Tag Archive for mulch

What to do in the Garden in October!

October is a busy garden time as we prepare for the first frost of the year in Oklahoma. It’s time to put a lot of the garden to bed for winter. Adding compost to each bed is a great way to prepare for spring. It adds nutrients and moisture holding ability to your soil. I just layer mine on top in October and let the worms and other beneficials churn it into the soil over the winter.

Adding a cover crop or mulch to the beds will also help prepare your beds for spring. I have never planted cover crops, but if you want to learn about them, click here.

We heavily mulch our beds over the winter with leaves, straw, or some other material we can get for free or cheap. I have an awesome friend who “buries” me in leaves every fall, so I take advantage of that and use it in most of my beds. It works GREAT! Sometimes all you need to do is put the word out and you can get all the materials you need. They have so much, they are glad to get rid of it. Before I found that great source, I would drive around the neighborhood and grab bagged leaves off the curb of my neighbor’s houses.

straw mulch

The mulch prevents erosion of your garden soil and prevents the soil from compacting into a hard layer over the winter as precipitation falls. Have you ever been in the woods and lifted up the layer of leaves that have fallen from the trees? It’s rich, black, and sweet smelling soil under there that is teeming with microorganisms and nutrients. Nature knows what she’s doing. I try to duplicate that with my mulching. In spring, we just scoot the leaves that are left over and plant right into the bed with no other prep needed. Click here to see how we put our garden to bed for winter.

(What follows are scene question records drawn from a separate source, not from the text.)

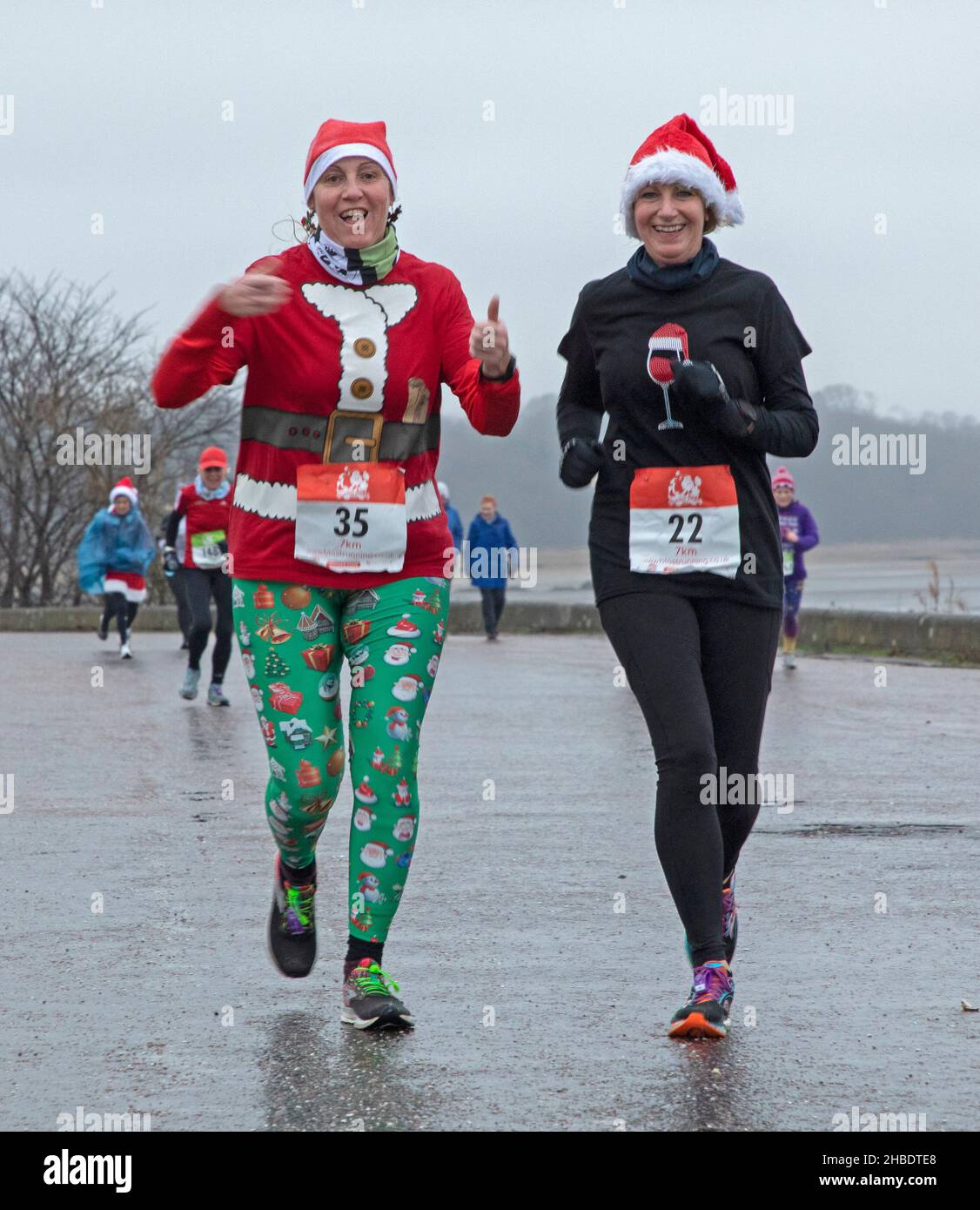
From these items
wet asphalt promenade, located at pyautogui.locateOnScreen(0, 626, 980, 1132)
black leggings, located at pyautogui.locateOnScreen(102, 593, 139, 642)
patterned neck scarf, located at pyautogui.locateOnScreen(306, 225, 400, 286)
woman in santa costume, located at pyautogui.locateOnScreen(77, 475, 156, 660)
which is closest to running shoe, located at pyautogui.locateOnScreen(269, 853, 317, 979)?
wet asphalt promenade, located at pyautogui.locateOnScreen(0, 626, 980, 1132)

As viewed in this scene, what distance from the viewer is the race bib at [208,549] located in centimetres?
1386

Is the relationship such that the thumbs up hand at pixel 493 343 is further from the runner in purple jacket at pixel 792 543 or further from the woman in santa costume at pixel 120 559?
the woman in santa costume at pixel 120 559

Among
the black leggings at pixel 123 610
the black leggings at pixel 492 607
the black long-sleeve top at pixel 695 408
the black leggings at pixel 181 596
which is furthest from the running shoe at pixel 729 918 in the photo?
the black leggings at pixel 492 607

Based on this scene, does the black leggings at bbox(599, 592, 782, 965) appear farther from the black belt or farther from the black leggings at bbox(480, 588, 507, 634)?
the black leggings at bbox(480, 588, 507, 634)

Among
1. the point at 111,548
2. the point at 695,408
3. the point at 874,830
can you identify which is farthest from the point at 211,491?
the point at 695,408

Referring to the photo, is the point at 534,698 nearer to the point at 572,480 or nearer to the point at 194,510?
the point at 194,510

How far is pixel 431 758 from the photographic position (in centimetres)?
1041

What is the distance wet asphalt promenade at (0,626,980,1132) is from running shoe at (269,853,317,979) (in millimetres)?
65

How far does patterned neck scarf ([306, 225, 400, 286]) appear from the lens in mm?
4781

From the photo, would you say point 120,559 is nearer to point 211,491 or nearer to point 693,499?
point 211,491

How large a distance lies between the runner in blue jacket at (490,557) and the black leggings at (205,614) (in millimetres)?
8018
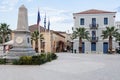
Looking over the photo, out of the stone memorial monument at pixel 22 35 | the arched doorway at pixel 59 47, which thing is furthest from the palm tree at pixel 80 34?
the stone memorial monument at pixel 22 35

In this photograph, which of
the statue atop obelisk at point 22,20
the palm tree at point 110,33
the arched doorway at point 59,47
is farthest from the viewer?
the arched doorway at point 59,47

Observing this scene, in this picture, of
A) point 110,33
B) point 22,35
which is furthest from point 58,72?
point 110,33

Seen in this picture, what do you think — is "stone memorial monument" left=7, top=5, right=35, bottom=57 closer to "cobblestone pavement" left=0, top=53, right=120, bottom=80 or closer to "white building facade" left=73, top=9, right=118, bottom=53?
"cobblestone pavement" left=0, top=53, right=120, bottom=80

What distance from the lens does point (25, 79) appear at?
13.2 m

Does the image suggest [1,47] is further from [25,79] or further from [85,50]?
[25,79]

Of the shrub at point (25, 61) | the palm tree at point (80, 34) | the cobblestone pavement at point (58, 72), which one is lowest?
the cobblestone pavement at point (58, 72)

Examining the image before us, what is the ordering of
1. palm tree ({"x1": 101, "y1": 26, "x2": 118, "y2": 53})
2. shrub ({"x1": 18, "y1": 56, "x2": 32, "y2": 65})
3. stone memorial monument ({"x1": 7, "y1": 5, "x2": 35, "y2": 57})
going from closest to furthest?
1. shrub ({"x1": 18, "y1": 56, "x2": 32, "y2": 65})
2. stone memorial monument ({"x1": 7, "y1": 5, "x2": 35, "y2": 57})
3. palm tree ({"x1": 101, "y1": 26, "x2": 118, "y2": 53})

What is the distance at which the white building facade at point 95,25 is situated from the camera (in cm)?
6344

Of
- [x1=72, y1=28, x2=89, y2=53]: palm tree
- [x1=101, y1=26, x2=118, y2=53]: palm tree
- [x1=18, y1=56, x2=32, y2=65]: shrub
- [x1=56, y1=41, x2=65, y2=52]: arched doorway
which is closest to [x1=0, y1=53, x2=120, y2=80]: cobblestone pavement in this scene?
[x1=18, y1=56, x2=32, y2=65]: shrub

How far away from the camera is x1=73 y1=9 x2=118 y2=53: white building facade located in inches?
2498

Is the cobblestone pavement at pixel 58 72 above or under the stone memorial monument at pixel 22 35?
under

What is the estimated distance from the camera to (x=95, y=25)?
6388cm

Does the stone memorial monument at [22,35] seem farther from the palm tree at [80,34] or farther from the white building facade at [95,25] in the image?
the white building facade at [95,25]

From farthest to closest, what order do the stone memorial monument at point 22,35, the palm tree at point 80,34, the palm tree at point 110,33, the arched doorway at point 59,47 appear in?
the arched doorway at point 59,47 → the palm tree at point 80,34 → the palm tree at point 110,33 → the stone memorial monument at point 22,35
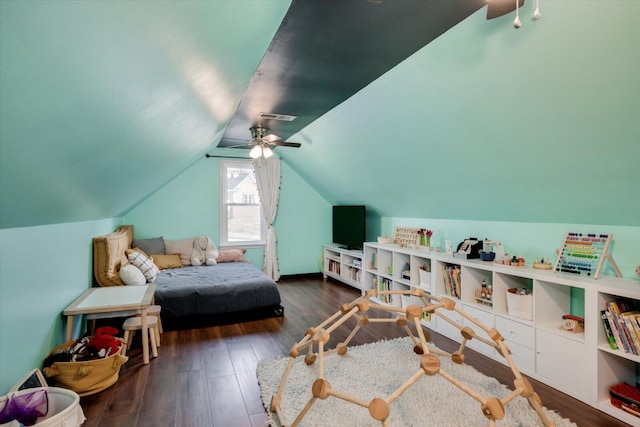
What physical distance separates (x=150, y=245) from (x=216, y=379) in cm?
326

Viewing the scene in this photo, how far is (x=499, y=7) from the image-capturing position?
1.61 m

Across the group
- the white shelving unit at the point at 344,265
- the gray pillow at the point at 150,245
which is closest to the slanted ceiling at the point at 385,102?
the white shelving unit at the point at 344,265

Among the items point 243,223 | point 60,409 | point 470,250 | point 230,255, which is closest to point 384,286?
point 470,250

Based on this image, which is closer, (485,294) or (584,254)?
(584,254)

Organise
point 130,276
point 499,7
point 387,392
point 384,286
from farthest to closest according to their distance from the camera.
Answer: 1. point 384,286
2. point 130,276
3. point 387,392
4. point 499,7

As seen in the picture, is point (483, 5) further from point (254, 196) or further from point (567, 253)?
point (254, 196)

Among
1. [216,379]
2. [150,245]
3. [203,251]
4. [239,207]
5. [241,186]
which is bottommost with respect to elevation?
[216,379]

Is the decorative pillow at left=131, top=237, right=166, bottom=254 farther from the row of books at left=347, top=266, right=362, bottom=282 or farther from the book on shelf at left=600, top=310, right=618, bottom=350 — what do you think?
the book on shelf at left=600, top=310, right=618, bottom=350

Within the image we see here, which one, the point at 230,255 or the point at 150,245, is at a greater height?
the point at 150,245

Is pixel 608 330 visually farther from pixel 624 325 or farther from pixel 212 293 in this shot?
pixel 212 293

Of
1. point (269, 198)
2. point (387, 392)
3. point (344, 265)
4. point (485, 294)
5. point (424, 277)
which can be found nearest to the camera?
point (387, 392)

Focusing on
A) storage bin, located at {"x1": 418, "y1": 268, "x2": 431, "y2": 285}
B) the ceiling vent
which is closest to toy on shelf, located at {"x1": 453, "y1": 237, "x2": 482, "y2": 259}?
storage bin, located at {"x1": 418, "y1": 268, "x2": 431, "y2": 285}

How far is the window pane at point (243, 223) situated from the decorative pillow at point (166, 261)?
107cm

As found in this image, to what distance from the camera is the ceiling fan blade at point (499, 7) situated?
157 centimetres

There are a few things we grow over the winter, so those beds are planted and we are eagerly awaiting crops from them. Last year, we grew and ate kale, Brussel sprouts, and herbs all winter and into spring. We are going to try that again this year. We also planted cabbage, lettuce, carrots, radishes, cauliflower, broccoli, swiss chard, and a third round of green beans for the fall, so those beds are still working away.

October garden produce

Soon it will get too cold for the tomatoes, peppers, okra, and the like to continue producing any more and we will clean those beds out and prep them for winter as well. I let them grow as long as they will to get as much food stored up for winter as we can. We pull the tops off the plants and compost them if they are bug and disease free, and we leave the roots in the ground to add more nutrients to the soil. By spring, they are composted and the bed is ready to go.

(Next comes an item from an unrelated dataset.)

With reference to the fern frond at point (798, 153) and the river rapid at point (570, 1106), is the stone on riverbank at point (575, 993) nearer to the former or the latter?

October is sweet potato harvesting time. One bed of sweet potatoes has flowered and been harvested, and the other is just flowering, so we will harvest those right before the first frost. We are watching the weather closely. We got 60 pounds out of the first bed, so we are hoping for that much from the second one. We love sweet potatoes and they store great!

gardening with kids digging sweet potatoes

Another October project is garlic planting. Garlic is planted in October in Oklahoma and harvested in June, so chose a bed you aren’t planning to use for anything else. I rotate my crops from bed to bed each season, but the garlic stays in the same bed year after year. Click here to learn about growing your own garlic. 

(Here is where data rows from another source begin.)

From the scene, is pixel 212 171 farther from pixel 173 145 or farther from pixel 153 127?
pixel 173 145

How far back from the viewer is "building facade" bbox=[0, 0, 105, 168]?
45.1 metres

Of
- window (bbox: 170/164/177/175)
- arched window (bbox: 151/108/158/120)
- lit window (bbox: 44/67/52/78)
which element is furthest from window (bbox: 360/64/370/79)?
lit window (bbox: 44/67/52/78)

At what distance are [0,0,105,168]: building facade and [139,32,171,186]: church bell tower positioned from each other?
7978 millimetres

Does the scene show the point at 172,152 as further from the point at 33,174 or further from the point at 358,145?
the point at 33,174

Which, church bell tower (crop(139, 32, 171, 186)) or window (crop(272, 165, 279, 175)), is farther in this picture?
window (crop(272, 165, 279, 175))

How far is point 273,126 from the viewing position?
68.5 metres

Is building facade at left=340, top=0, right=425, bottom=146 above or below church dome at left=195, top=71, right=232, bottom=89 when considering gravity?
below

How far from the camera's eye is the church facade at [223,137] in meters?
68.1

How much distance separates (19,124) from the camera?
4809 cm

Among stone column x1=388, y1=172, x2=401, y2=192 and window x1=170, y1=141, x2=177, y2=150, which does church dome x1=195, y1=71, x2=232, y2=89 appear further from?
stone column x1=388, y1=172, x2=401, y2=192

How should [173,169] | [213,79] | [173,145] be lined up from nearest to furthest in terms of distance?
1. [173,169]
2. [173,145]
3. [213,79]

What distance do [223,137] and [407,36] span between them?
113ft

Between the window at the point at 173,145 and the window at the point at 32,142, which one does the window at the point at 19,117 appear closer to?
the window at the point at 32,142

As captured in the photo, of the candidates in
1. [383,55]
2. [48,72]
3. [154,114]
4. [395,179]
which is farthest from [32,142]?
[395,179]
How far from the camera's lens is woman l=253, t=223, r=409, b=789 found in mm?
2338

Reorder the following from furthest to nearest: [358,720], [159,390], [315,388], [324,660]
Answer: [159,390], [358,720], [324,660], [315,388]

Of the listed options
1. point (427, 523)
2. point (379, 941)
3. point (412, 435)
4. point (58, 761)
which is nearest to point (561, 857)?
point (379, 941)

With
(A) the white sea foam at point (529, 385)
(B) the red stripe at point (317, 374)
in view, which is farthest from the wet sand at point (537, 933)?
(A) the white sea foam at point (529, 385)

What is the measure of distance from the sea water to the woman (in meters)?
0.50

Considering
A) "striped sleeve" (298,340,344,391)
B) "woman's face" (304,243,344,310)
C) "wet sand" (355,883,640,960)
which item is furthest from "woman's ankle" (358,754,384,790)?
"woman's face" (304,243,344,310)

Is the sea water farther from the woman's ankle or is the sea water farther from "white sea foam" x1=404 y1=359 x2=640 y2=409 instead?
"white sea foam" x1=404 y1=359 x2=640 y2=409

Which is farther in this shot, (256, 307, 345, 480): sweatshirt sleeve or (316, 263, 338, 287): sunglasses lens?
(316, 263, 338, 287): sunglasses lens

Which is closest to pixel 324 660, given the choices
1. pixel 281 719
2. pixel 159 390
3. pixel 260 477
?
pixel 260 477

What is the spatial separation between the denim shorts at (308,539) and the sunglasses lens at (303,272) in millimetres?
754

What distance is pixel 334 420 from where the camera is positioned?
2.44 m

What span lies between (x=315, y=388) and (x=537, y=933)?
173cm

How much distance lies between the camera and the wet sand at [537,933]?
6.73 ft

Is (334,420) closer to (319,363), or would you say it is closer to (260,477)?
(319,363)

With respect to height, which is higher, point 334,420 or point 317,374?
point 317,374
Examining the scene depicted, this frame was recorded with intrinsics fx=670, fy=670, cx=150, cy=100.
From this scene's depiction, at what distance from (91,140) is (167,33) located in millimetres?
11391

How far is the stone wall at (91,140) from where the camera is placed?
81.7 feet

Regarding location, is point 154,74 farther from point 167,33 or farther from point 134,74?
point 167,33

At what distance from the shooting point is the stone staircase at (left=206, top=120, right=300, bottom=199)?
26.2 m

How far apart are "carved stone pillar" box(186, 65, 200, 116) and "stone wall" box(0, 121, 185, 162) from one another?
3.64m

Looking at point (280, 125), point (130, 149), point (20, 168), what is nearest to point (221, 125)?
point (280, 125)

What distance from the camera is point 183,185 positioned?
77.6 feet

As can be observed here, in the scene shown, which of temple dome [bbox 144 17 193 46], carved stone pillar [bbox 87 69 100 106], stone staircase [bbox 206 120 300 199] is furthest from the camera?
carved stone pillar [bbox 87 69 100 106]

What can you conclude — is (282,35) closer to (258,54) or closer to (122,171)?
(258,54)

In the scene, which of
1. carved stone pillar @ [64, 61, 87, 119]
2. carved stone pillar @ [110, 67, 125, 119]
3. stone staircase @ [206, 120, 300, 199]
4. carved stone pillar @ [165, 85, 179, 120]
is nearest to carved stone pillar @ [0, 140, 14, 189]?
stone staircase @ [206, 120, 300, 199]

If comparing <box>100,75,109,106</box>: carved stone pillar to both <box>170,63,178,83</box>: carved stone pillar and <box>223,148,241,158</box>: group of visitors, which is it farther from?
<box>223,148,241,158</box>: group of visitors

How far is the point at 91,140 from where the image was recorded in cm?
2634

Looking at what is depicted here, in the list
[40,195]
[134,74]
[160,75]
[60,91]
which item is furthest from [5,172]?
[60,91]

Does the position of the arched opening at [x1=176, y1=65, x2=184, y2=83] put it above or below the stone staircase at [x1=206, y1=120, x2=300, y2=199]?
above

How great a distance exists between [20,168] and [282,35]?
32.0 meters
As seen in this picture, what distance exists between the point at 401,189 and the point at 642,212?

October is the last busy month in the garden until spring. The garden is giving its last hoorah. We are enjoying every bite of what we know is limited tasty goodness and we have prepared as much as we can to eat this winter. We’ve been dehydrating, blanching, freezing, and curing everything we can manage to and we hope that will supplement what we are eating until the garden wakes up and bears more beautiful gifts for us next season.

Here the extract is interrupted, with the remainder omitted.